The working day was around two hours long. That is how long we spent hunting or gathering food every day, leaving a lot of time for other things, like making tools, but primarily just hanging out with the others, telling stories and laughing together.
Every now and then the groups met up with neighboring groups to party and generally socialize
Within the group, all individuals depended on each other. Cooperation was a necessity. Conflicts and disputes had to be settled amicably, as a lawyer would put it. There is no evidence of violence within the groups of early humans, or between groups for that matter. There is basically no archeological evidence of war until the time people formed permanent settlements and became civilized (what an irony!).
Different skills and talents were acknowledged. Some were, of course, stronger or faster than others and therefore more effective hunters. However, the best piece of the meat could rather be allocated to the person making the arrow used to kill the prey.
Sounds nice? An easy-going, relaxed lifestyle far from the common misconception of a barbaric time governed by the rule of the strongest.
I‘m not advocating a return to a hunter-gatherer lifestyle or a two hour work day (at least not right now). But, and this is my point, I think we still today should carefully consider the stone-age management consultants’ advice on organizational best practices. Sadly, his stone-age equivalents to power point slides have been lost, but here comes what I believe must have been the management consultant’s key messages:
Set up a low hierarchy organization based on cooperation and team work.
Make sure you have a culture of kindness and sharing – and lots of laughter.
Recognize the interdependence within the group – settle possible conflicts by talking rather than fighting and ensure transparency.

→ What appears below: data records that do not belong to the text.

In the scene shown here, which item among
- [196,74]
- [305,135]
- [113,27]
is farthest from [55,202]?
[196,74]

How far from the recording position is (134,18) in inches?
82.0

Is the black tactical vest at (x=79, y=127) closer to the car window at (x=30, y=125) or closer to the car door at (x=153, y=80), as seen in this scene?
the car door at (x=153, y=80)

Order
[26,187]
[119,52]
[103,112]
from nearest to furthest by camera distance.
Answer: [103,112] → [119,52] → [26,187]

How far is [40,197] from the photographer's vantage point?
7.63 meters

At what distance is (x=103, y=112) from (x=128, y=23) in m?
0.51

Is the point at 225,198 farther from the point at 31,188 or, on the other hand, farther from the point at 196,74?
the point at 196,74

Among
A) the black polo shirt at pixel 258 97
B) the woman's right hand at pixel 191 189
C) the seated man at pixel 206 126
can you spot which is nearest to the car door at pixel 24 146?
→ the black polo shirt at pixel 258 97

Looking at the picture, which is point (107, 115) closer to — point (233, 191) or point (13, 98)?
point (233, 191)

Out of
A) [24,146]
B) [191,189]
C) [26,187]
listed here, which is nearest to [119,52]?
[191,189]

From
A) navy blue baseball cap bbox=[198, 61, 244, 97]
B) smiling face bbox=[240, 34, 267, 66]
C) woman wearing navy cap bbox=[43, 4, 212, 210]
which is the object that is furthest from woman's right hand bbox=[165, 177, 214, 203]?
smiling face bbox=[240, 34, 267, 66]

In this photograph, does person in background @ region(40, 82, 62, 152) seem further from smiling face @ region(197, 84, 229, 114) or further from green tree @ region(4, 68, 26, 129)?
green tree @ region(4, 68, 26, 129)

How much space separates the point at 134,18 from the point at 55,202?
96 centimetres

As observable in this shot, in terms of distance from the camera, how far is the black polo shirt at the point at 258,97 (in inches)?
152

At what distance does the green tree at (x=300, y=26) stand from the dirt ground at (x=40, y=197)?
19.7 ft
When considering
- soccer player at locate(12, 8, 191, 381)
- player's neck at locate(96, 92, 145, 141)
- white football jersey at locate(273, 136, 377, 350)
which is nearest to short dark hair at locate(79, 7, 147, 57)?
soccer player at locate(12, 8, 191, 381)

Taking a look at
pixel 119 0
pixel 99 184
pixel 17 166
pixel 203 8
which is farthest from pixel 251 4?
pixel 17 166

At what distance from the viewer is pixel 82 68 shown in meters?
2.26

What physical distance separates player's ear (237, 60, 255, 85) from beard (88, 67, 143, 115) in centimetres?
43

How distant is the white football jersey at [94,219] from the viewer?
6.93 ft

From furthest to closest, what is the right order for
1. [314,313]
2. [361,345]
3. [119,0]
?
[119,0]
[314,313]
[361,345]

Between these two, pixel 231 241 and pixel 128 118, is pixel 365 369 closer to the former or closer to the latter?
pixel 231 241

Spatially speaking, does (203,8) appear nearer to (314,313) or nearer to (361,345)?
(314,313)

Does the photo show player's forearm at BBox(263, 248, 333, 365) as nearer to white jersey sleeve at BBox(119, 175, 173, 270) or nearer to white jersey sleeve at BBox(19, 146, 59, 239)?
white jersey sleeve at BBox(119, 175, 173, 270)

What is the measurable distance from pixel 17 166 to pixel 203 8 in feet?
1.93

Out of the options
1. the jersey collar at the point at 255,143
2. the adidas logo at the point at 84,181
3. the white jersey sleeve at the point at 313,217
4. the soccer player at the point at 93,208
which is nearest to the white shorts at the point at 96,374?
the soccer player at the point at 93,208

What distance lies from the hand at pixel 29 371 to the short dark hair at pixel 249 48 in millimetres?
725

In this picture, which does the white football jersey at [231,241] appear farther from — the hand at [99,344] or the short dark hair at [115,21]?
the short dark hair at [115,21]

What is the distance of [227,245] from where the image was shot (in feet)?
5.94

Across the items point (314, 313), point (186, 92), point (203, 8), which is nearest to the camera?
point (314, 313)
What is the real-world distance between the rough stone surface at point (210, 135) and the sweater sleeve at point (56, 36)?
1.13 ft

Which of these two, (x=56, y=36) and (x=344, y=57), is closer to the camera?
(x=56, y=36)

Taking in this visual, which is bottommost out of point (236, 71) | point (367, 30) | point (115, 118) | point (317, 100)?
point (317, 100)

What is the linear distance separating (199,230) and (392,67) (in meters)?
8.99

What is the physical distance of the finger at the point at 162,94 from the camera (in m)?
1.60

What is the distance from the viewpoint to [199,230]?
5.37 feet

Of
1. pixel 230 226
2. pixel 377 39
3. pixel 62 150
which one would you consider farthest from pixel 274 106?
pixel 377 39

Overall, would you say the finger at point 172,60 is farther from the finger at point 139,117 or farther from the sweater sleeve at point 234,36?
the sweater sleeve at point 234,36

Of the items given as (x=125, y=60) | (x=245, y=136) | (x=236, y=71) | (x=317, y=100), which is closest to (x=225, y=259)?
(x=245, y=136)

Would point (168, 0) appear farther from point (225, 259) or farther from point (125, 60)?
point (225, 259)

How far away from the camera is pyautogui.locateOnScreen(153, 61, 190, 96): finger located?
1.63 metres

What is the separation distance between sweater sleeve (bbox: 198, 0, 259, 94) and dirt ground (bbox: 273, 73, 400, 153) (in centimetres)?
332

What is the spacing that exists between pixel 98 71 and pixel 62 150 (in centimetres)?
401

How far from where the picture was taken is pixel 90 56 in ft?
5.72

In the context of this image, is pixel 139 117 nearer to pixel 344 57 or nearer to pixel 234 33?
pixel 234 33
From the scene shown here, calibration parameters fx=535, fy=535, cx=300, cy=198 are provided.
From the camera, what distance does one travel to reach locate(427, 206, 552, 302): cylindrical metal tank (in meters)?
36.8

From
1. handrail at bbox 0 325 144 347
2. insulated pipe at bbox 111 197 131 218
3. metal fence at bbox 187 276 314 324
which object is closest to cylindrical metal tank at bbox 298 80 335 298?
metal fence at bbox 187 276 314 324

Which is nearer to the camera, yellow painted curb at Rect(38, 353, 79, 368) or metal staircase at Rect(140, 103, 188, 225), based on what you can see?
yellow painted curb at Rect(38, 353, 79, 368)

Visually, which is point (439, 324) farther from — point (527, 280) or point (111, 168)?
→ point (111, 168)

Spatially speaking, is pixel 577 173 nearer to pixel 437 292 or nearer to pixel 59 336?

Ensure that individual skills and competences can flourish for the good of the whole group and avoid internal competition.
Acknowledge that there are other things in life than work that are important. Make sure there is room for a significant amount of general socializing and partying.
If those principles were put to use also in modern organizations, we would be more aligned with our overall natural tendencies as humans. I believe the result would be more successful, happier and less stressed people.
What makes me very glad is that the culture and organizational style at Fondia, my “tribe” of some nine months now, is pretty much in line with the stone-age management consultant’s principles. We have a flat, open and transparent organization. We share information and ideas. We laugh – a lot, sometimes to the annoyance of our office neighbors. All Fondians are encouraged both to express their views and opinions and to develop themselves as persons as well as professionals. We seek to avoid internal competition. Our work hour bank ensures a good work life balance.
I believe everyone’s deepest stone-age selves should feel well at home at Fondia. We are like a stone-age tribe, but with IT tools!